JAKARTA (KBK)-Dalam waktu beberapa hari ini beberapa pihak,termasuk DPR RI mendesak agar pemerintah menjadikan kebakaran hutan dan lahan dan kabut asap di Sumatera dan Kalimantan sebagai bencana nasional.
Namun, penetapan sebagai bencana nasional oleh BNPB dianggap kurang tepat dan belum waktunya. BNPB menilai bencana nasional harus mengacu pada undang-undang yang ada.

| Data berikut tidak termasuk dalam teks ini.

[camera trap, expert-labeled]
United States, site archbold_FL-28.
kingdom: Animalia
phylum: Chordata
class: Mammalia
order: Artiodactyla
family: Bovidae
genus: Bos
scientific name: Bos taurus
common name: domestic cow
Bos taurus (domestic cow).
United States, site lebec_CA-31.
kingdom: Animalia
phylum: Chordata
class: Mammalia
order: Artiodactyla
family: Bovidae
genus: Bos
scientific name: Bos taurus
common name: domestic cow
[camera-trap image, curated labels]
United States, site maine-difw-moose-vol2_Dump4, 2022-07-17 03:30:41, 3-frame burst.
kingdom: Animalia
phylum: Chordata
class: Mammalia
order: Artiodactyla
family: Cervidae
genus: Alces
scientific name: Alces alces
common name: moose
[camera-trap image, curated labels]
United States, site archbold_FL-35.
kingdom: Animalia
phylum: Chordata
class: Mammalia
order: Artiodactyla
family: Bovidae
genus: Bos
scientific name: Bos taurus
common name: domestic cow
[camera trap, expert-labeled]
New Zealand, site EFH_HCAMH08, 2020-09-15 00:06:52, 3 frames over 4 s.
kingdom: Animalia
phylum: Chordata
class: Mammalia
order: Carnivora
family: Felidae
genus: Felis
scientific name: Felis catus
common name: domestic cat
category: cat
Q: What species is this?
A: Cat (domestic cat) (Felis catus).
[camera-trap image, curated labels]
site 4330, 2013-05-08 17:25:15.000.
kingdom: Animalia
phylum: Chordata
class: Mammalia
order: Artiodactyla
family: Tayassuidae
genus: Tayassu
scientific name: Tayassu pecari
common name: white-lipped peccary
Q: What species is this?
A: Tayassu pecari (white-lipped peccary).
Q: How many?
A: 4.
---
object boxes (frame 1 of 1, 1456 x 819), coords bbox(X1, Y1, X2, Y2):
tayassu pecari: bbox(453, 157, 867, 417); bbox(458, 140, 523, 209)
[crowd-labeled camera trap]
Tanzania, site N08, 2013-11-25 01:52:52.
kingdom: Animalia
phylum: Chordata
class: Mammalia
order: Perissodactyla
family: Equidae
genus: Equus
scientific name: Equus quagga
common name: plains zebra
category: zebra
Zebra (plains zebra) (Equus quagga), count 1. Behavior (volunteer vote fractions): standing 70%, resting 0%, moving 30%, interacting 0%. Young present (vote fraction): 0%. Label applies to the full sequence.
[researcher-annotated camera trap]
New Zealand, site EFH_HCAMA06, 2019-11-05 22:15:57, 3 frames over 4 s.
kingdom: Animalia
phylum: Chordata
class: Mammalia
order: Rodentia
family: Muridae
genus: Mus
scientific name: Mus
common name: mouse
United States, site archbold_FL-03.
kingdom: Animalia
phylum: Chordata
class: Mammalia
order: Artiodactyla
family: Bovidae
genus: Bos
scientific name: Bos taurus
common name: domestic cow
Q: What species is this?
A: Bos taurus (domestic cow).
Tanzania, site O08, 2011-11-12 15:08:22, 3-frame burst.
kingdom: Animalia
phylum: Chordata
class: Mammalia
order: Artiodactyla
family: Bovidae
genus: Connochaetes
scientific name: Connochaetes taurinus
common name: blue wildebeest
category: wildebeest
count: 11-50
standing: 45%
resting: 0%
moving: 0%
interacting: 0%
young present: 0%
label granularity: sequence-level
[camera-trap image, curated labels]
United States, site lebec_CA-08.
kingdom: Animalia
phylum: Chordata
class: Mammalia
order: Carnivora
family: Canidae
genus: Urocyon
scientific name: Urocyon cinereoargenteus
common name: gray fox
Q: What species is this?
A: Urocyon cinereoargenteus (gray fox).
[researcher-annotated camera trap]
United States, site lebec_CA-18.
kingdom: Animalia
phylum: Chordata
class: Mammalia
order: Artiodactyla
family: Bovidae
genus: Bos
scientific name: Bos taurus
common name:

Kepala Pusat Data Informasi dan Hubungan Masyarakat BNPB Sutopo Purwo Nugroho, Kamis (1/10), Undang-Undang yang dimaksud adalah UU No.24/2007 tentang Penanggulangan Bencana, pasal 7 (2).
Di Pasal itu disebutkan penetapan status dan tingkat bencananasional dan daerah memuat indikator jumlah korban, kerugian hartabenda, kerusakan sarana dan prasarana, cakupan luas wilayah yang terkena bencana, dan dampak sosial ekonomi yang ditimbulkan.
“Penetapan status darurat bencana untuk skala nasional dilakukan oleh Presiden, skala provinsi oleh Gubernur, dan skala kabupaten/kota oleh
Bupati/Walikota. Ketentuan penetapan status dan tingkatan bencana diatur dengan Peraturan Presiden (PP),”kata Sutopo dalam keterangan yang dipancarluaskan ke media.
Lebih lanjut ia mengatakan, hingga saat ini PP tersebut belum ditetapkan karena belum adanya kesepakatan berbagai pihak.
Draft PP atau Raperpres Penetapan Status dan Tingkatan bencana ini sudah dibahas lintas sektor dan lembaga non-pemerintah sejak tahun 2009 hingga sekarang. “Berulangkali dibahas dengan Unsur Pengarah BNPB bahkan dilakukan workshop nasional. Namun belum ada kesepakatan,”pungkasnya.